In 2000 the Danish waters were already covered by ENC (Electronic Navigational Chart) cells. IHO is continually updating a catalogue that contains the current
world wide ENC status
ENC is a structured object oriented dataset. All objects are defined as points, lines or areas in a coordinate system.
In ENC the production standards are S-52 with appendices and S-57 version 3.1. Contained in these standards are the so called object and attribute catalogue which states the object and attribute classes, for the production of ENC. The data in ENC is input as objects with a geographic reference, along with attributes.
Electronic chart contains more information than paper charts, but the navigator must not be led to believe that the electronic chart is more accurate than the paper chart. The Danish ENC is produced by vectorizing the paper chart.
There are several advantages in using ECDIS (Electronic Chart Display and Information System) with ENC over paper charts.

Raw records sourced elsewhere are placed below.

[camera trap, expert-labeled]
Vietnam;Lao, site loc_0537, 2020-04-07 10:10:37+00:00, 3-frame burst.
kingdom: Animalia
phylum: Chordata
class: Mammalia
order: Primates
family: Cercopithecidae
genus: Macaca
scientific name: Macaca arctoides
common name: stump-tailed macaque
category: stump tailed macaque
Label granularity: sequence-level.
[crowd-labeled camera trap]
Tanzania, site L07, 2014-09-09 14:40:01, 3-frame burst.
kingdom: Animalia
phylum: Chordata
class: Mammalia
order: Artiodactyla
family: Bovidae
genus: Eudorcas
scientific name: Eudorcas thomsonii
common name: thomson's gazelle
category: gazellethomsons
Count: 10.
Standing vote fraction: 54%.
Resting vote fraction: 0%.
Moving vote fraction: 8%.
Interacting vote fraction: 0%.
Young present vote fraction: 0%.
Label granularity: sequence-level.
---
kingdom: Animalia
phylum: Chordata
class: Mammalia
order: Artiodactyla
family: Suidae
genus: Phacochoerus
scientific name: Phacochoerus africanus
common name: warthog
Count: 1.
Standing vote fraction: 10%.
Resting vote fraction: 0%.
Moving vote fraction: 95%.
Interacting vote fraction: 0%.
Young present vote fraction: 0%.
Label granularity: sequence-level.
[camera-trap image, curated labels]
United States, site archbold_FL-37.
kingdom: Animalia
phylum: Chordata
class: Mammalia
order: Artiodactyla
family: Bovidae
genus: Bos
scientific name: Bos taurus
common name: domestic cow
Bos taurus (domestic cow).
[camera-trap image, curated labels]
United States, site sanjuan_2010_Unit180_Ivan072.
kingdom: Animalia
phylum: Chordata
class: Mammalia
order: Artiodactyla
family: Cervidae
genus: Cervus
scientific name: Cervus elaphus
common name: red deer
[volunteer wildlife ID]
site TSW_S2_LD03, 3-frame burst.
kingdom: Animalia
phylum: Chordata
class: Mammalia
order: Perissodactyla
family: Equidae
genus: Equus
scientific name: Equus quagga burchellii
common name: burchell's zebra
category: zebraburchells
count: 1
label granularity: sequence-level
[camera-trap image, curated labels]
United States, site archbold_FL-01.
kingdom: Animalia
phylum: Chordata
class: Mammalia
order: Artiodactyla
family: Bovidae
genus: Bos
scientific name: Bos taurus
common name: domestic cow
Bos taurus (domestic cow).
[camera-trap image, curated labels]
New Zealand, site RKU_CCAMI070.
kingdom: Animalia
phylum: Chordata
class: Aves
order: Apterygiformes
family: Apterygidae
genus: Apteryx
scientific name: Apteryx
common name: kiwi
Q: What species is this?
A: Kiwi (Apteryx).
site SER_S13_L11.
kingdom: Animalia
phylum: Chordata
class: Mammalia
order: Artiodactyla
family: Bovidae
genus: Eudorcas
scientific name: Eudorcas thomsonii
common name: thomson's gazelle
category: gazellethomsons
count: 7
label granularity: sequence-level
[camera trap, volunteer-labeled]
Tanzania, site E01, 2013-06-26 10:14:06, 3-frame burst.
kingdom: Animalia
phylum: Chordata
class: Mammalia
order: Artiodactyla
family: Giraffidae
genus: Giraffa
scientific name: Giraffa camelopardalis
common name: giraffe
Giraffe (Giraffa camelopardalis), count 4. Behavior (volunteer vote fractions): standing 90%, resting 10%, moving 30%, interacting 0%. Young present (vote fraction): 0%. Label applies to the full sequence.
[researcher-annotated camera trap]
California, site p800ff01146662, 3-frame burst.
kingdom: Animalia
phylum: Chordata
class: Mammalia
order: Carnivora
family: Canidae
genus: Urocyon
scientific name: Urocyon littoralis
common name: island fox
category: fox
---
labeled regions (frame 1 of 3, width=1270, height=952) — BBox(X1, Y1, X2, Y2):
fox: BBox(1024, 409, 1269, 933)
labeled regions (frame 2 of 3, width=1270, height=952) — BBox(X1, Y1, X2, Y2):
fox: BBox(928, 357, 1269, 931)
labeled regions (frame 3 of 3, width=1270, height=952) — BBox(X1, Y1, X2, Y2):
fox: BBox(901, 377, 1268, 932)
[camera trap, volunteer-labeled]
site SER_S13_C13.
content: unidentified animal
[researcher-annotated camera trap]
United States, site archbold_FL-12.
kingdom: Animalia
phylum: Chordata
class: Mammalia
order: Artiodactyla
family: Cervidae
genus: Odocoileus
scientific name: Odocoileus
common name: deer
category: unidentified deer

The most obvious advantage is the integration of nautical chart, position fixing and navigational information. Other advantages include:
Real-time presentation of ship position in the nautical chart.
Automatic monitoring of the planned route.
Situation dependent presentation of data.
Reduction of human errors in updating the nautical chart.
The ability to set alarms in relation to ship position and movement.
ECDIS is a system that aids the navigator in taking qualified decisions. The ECDIS system is able to scan the area ahead of the ship, and warn the navigator of any dangers.
The Danish waters are fully covered by ENC cells; however this is not the case of the waters around the Faroe Islands and Greenland.
The Danish Geodata Agency sends all its ENC cells to the Regional ENC Coordinating Centre (RENC) at Primar Stavanger.